My position, function and role in the organization:
I was employed in this organization approx. for 3 years. Initially I joined as medical officer in BRAC Clinic which is part of BRAC health, nutrition and population program (HNPP)and later I was re-deigned as senior medical officer and clinic in charge (Team leader).
· Management of outdoor and Indoor patient and assist major surgery.
· Provide Antenatal services to detect high risk pregnancy, postnatal care, Neonatal patient management.
· Ensure family planning, and sexual health services.
· Keep records of pregnancy and post-operative complication with their analysis to prevent them to a minimum level.
Role as a Clinic In-charge (Team leader):
· Perform assessments; providing treatment to clients of clinic
· Recruitment of local health care staff as well as hiring promotion of staff members
· Observes as well as assists staff members at work sure, safe and ethical practices and solve problems demonstrate technique
· Conduct training program to create awareness about health, nutrition and hygiene
· Develop a program for clinical quality control
· Maintaining the inventory, budgeting, organizing staff meeting and participate in the performance improvement program
· Arrange weekly field visits of every team members of clinic.
· Works in close collaboration BRAC Maternal and child health program (MNCH) and Organize monthly meeting with regional managers of MNCH to discuss about monthly success and failure, patient satisfaction etc.
B. Description of situation/ time when further development needed.
Main challenges: Main challenges I faced when started to work there newly that Gap between formal clinic setting to community which result in delay in decision-making to seek emergency obstetric service, delay in receiving services at place of referral (BRAC Clinic).
When I started to work there and my responsibility was to provide health care in BRAC Clinic which is ‘one-stop’ services for pregnancy and delivery including care for the children by qualified doctors, nurses, lab technician and other health staffs. for urban slum peoples in one area (Dhanmandi) of Dhaka city ,BRAC health center was newly established there .I was responsible to run a new health center successfully, increase patient flow, provide comprehensive service to them but at that time I was not connected with local people, health workers working on that areas, regional manager, branch managers of that region who are under MNCH program and directly connected to community and suppose to referred pregnant mother to ensure emergency obstetric care and other emergency cases to clinic from various branch of that region. I was responsible for clinic service where my team received complicated case of pregnancy that can’t managed in BRAC maternity center where delivery conducted by trained birth attendance. So, I didn’t get opportunity to reach people directly. I didn’t have idea of beliefs, values, attitudes, knowledge and behaviors of target peoples (mother and child under five) related to their health problem. socio-demographic characteristics of the urban slum, key influential people for health-related matters, current health networks/resources and facilities, existing MNCH practices and perceptions. I found that pregnant women did not take any preparation for birth beforehand. Until complications arose, they considered every pregnancy normal. They did not receive antenatal care during pregnancy. They would rely on community health worker and did not perceive any necessity for qualified doctor and nurse for normal delivery. Long time they waited in maternity center or at home and tried for delivery and when it’s become prolonged, obstructed labor and complication arises for mother and child they referred it to BRAC clinic. They were not comfortable referral system, although BRAC MNCH program bear cost of referral, even charge of major surgery also taken according to economic condition of patients and rest of cost of services provided by MNCH program. There were some gaps in information distribution about the content and costs of the health services of BRAC clinic.
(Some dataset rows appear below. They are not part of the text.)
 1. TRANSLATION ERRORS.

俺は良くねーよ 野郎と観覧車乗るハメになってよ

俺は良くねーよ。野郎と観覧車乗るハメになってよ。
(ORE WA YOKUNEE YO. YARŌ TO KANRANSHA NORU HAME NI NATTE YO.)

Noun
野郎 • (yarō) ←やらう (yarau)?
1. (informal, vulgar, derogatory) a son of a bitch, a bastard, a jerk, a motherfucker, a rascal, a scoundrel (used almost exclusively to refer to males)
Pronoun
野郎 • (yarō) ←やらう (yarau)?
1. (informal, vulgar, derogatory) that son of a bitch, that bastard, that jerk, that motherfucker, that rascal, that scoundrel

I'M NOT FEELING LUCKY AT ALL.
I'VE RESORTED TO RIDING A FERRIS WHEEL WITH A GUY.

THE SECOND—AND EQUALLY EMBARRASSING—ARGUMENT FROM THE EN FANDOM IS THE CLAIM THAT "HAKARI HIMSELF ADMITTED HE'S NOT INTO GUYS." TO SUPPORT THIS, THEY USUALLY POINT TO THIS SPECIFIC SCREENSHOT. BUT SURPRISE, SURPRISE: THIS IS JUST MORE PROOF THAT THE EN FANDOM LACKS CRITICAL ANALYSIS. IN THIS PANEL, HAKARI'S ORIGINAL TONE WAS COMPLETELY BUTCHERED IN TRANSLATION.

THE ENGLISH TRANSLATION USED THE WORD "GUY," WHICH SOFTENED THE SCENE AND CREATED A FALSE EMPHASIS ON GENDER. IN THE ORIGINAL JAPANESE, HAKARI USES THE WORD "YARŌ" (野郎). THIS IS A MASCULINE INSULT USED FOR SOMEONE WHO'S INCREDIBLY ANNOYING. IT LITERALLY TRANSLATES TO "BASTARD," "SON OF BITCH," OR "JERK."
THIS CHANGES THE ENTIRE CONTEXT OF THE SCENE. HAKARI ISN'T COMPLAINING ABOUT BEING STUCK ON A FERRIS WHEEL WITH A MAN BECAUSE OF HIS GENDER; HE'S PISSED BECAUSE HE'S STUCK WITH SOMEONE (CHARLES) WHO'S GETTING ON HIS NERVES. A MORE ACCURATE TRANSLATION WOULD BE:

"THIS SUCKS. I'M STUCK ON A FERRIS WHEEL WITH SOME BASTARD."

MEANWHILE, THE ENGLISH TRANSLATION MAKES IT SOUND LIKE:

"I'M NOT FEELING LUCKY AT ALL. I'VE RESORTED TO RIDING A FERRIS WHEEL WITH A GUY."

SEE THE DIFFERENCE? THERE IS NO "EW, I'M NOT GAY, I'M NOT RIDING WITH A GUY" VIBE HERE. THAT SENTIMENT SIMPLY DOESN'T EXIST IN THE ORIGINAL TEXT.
· To change the situation, me as a team leader of BRAC clinic and MNCH staffs e.g. regional manager, branch manager, community health workers joined together and discussed our situation and decided to conduct monthly meeting to see failure or success ,arranged field visits of every staffs of BRAC clinic weekly to reach community directly, organize training of community health workers to provide information of referral to Clinic, team building training ,develop a program for clinical quality control.
· After few months later, surprisingly we observed, dramatic changes of situation. Community health workers referred complicated patients as soon as possible so we can promptly take decision to ensure healthy mother and child, increase number of antenatal and postnatal services and other outdoor services of clinic, patient started to rely on qualified doctors and nurses, and they were satisfied with services of BRAC clinic.
· I think we were succeeded as a team to reduce gap between formal clinic setting and community which could be main reason for the success of the development progress.